• **What the task asks**: Reproduce all of the material below word for word, keeping every line in its original order.

• **Recorded information**:
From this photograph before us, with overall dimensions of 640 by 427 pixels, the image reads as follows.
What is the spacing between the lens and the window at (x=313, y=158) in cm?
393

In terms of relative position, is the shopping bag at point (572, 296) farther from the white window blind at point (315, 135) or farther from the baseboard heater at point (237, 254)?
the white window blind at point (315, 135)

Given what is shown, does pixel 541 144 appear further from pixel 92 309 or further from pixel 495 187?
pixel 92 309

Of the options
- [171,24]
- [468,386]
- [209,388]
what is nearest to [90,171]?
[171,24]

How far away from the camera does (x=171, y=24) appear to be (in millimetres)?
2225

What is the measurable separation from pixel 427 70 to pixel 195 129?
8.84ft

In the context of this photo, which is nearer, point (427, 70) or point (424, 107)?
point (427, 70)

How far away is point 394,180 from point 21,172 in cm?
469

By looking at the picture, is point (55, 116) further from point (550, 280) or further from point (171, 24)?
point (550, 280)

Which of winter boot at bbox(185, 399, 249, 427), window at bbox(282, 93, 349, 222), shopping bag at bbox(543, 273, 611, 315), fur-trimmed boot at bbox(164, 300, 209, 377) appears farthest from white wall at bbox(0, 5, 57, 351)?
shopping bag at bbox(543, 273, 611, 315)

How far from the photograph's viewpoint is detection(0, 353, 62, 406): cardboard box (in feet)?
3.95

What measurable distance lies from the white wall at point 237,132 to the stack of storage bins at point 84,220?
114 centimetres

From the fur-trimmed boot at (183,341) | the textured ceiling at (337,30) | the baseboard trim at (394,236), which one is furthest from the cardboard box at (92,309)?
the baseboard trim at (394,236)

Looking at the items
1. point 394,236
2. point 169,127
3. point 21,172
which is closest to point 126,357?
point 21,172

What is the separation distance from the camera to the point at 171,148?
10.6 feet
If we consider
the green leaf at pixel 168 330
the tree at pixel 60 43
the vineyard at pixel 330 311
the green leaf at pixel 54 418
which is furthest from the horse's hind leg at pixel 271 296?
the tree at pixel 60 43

• **Final answer**:
From this photograph before us, with overall dimensions of 640 by 427 pixels, the image reads as follows.
What is the spacing between the lens and the window at (x=313, y=158) in cm?
393

In terms of relative position, is the shopping bag at point (572, 296) farther from the white window blind at point (315, 135) or farther from the baseboard heater at point (237, 254)?
the white window blind at point (315, 135)

Given what is shown, does pixel 541 144 appear further from pixel 92 309 or further from pixel 495 187?
pixel 92 309

Of the options
- [171,24]
- [468,386]
- [209,388]
what is nearest to [90,171]?
[171,24]

How far away from the camera does (x=171, y=24) appear to be (in millimetres)?
2225

What is the measurable separation from pixel 427 70 to pixel 195 129?
8.84ft

In the context of this photo, which is nearer, point (427, 70) or point (424, 107)?
point (427, 70)

How far away is point 394,180 from point 21,172 in cm?
469

By looking at the picture, is point (55, 116) further from point (550, 280) or further from point (171, 24)?
point (550, 280)

Which of winter boot at bbox(185, 399, 249, 427), window at bbox(282, 93, 349, 222), shopping bag at bbox(543, 273, 611, 315), fur-trimmed boot at bbox(164, 300, 209, 377) appears farthest from white wall at bbox(0, 5, 57, 351)?
shopping bag at bbox(543, 273, 611, 315)

How far from the photograph's viewpoint is detection(0, 353, 62, 406): cardboard box (in feet)?
3.95

What measurable distance lies from the white wall at point 237,132 to the stack of storage bins at point 84,220?
114 centimetres

From the fur-trimmed boot at (183,341) | the textured ceiling at (337,30) | the baseboard trim at (394,236), which one is furthest from the cardboard box at (92,309)?
the baseboard trim at (394,236)

Looking at the items
1. point 394,236
2. point 169,127
3. point 21,172
which is closest to point 126,357?
point 21,172

What is the separation distance from the camera to the point at 171,148?
10.6 feet
If we consider
the green leaf at pixel 168 330
the tree at pixel 60 43
the vineyard at pixel 330 311
the green leaf at pixel 54 418
which is furthest from the horse's hind leg at pixel 271 296?
the tree at pixel 60 43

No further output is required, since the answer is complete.